_WRITTEN TASK_. Reproduce all the items below with each "concrete bench" swapped for "park bench" and nothing else changed, leaving the pictures out.
========================
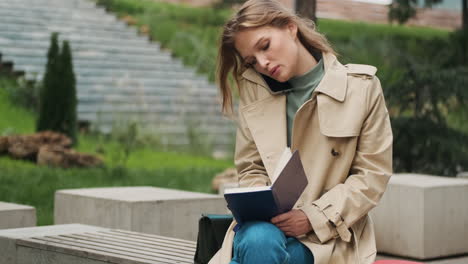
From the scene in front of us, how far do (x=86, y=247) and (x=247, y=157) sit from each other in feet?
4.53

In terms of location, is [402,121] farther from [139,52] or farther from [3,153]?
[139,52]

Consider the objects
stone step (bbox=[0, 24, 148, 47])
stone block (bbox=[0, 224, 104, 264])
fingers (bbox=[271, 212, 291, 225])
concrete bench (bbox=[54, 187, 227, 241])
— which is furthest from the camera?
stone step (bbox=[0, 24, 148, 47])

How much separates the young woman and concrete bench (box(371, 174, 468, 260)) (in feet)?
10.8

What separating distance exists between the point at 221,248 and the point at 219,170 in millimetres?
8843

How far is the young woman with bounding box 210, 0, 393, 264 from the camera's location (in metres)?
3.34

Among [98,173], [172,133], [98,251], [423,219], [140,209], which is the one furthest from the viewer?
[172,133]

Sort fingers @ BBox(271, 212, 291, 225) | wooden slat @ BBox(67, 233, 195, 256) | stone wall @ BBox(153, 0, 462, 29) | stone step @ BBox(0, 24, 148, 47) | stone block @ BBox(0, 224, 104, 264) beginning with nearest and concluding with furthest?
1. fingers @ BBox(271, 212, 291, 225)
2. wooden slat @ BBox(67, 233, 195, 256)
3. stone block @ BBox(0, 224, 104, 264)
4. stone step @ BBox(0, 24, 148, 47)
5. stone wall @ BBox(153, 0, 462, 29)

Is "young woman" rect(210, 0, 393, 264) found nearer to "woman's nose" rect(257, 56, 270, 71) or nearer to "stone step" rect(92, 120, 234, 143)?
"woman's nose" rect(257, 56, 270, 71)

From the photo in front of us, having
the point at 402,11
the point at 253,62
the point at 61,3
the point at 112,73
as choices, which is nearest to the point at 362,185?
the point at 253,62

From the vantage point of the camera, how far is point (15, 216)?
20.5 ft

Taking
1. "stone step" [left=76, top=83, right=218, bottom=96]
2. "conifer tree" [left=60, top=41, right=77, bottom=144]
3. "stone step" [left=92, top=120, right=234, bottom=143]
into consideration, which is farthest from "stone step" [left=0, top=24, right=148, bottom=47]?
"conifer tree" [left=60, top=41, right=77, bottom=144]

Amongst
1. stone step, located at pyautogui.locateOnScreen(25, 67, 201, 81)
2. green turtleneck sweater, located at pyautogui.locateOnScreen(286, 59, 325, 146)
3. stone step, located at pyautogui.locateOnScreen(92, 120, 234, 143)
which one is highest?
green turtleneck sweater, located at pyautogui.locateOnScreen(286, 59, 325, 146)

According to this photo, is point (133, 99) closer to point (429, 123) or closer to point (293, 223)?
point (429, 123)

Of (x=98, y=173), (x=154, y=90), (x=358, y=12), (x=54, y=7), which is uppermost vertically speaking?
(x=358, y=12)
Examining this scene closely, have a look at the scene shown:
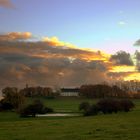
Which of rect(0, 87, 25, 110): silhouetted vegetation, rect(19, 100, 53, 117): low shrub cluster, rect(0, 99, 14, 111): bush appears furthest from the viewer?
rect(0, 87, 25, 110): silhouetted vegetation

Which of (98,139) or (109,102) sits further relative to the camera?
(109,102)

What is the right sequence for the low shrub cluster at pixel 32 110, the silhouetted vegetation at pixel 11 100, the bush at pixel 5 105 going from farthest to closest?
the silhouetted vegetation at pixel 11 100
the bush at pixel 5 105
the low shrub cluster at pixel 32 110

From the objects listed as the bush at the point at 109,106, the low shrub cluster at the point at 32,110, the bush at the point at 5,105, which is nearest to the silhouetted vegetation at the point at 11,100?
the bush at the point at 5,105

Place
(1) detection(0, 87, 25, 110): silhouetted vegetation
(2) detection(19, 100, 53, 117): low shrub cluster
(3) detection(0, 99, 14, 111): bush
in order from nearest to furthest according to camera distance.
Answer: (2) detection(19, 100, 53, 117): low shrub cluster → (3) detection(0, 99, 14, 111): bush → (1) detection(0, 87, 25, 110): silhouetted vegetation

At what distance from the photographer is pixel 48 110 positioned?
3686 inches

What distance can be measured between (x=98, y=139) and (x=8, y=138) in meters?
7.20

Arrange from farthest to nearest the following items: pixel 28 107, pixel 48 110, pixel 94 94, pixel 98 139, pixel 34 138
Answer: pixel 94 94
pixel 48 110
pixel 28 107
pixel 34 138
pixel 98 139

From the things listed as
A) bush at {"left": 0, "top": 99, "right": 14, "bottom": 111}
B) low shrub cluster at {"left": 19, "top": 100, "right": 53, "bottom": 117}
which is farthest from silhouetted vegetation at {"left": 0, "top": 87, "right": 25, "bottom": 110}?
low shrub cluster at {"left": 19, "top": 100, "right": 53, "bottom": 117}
========================
_THE OUTPUT_.
From the scene in front of us, how far do (x=86, y=247) and (x=247, y=157) sit from each other in feet?
4.53

In terms of location, is [402,121] farther from [139,52] or farther from [3,153]?
[139,52]

Consider the objects
stone step (bbox=[0, 24, 148, 47])
stone block (bbox=[0, 224, 104, 264])
fingers (bbox=[271, 212, 291, 225])
park bench (bbox=[54, 187, 227, 241])
— which is furthest from the camera?
stone step (bbox=[0, 24, 148, 47])

How much separates the young woman and park bench (box(371, 174, 468, 260)) (in feet)?
10.8

What separating distance exists between the point at 221,248 and the point at 219,170 in millimetres?
8843

How far is the young woman with bounding box 210, 0, 393, 264 from the camera's location (in metres)?
3.34

Among [98,173], [172,133], [98,251], [423,219], [140,209], which is the one furthest from the viewer?
[172,133]

Sort fingers @ BBox(271, 212, 291, 225) | wooden slat @ BBox(67, 233, 195, 256) | stone wall @ BBox(153, 0, 462, 29) | stone step @ BBox(0, 24, 148, 47) | stone block @ BBox(0, 224, 104, 264) beginning with nearest and concluding with furthest?
1. fingers @ BBox(271, 212, 291, 225)
2. wooden slat @ BBox(67, 233, 195, 256)
3. stone block @ BBox(0, 224, 104, 264)
4. stone step @ BBox(0, 24, 148, 47)
5. stone wall @ BBox(153, 0, 462, 29)

Is "young woman" rect(210, 0, 393, 264) found nearer to "woman's nose" rect(257, 56, 270, 71) or nearer to "stone step" rect(92, 120, 234, 143)?
"woman's nose" rect(257, 56, 270, 71)

From the photo in front of us, having
the point at 402,11
the point at 253,62
the point at 61,3
the point at 112,73
as choices, which is nearest to the point at 362,185?
the point at 253,62

From the vantage point of the camera, how far is point (15, 216)?
20.5 ft

Taking
1. "stone step" [left=76, top=83, right=218, bottom=96]
2. "conifer tree" [left=60, top=41, right=77, bottom=144]
3. "stone step" [left=92, top=120, right=234, bottom=143]
into consideration, which is farthest from "stone step" [left=0, top=24, right=148, bottom=47]?
"conifer tree" [left=60, top=41, right=77, bottom=144]

Amongst
1. stone step, located at pyautogui.locateOnScreen(25, 67, 201, 81)
2. green turtleneck sweater, located at pyautogui.locateOnScreen(286, 59, 325, 146)
3. stone step, located at pyautogui.locateOnScreen(92, 120, 234, 143)
which one is highest?
green turtleneck sweater, located at pyautogui.locateOnScreen(286, 59, 325, 146)

According to this photo, is point (133, 99) closer to point (429, 123) or closer to point (293, 223)?
point (429, 123)

Of (x=98, y=173), (x=154, y=90), (x=358, y=12), (x=54, y=7), which is uppermost vertically speaking?
(x=358, y=12)
Examining this scene closely, have a look at the scene shown:
Which of rect(0, 87, 25, 110): silhouetted vegetation, rect(19, 100, 53, 117): low shrub cluster, rect(0, 99, 14, 111): bush appears furthest from the viewer?
rect(0, 87, 25, 110): silhouetted vegetation

Which of (98,139) or (109,102) sits further relative to the camera?
(109,102)

What is the right sequence for the low shrub cluster at pixel 32 110, the silhouetted vegetation at pixel 11 100, the bush at pixel 5 105 going from farthest to closest?
the silhouetted vegetation at pixel 11 100
the bush at pixel 5 105
the low shrub cluster at pixel 32 110

From the objects listed as the bush at the point at 109,106, the low shrub cluster at the point at 32,110, the bush at the point at 5,105, which is nearest to the silhouetted vegetation at the point at 11,100?
the bush at the point at 5,105

Place
(1) detection(0, 87, 25, 110): silhouetted vegetation
(2) detection(19, 100, 53, 117): low shrub cluster
(3) detection(0, 99, 14, 111): bush
in order from nearest to furthest according to camera distance.
Answer: (2) detection(19, 100, 53, 117): low shrub cluster → (3) detection(0, 99, 14, 111): bush → (1) detection(0, 87, 25, 110): silhouetted vegetation

At what distance from the photographer is pixel 48 110 positioned?
3686 inches

What distance can be measured between (x=98, y=139) and (x=8, y=138) in meters?
7.20

Arrange from farthest to nearest the following items: pixel 28 107, pixel 48 110, pixel 94 94, pixel 98 139, pixel 34 138
Answer: pixel 94 94
pixel 48 110
pixel 28 107
pixel 34 138
pixel 98 139

From the things listed as
A) bush at {"left": 0, "top": 99, "right": 14, "bottom": 111}
B) low shrub cluster at {"left": 19, "top": 100, "right": 53, "bottom": 117}
which is farthest from silhouetted vegetation at {"left": 0, "top": 87, "right": 25, "bottom": 110}?
low shrub cluster at {"left": 19, "top": 100, "right": 53, "bottom": 117}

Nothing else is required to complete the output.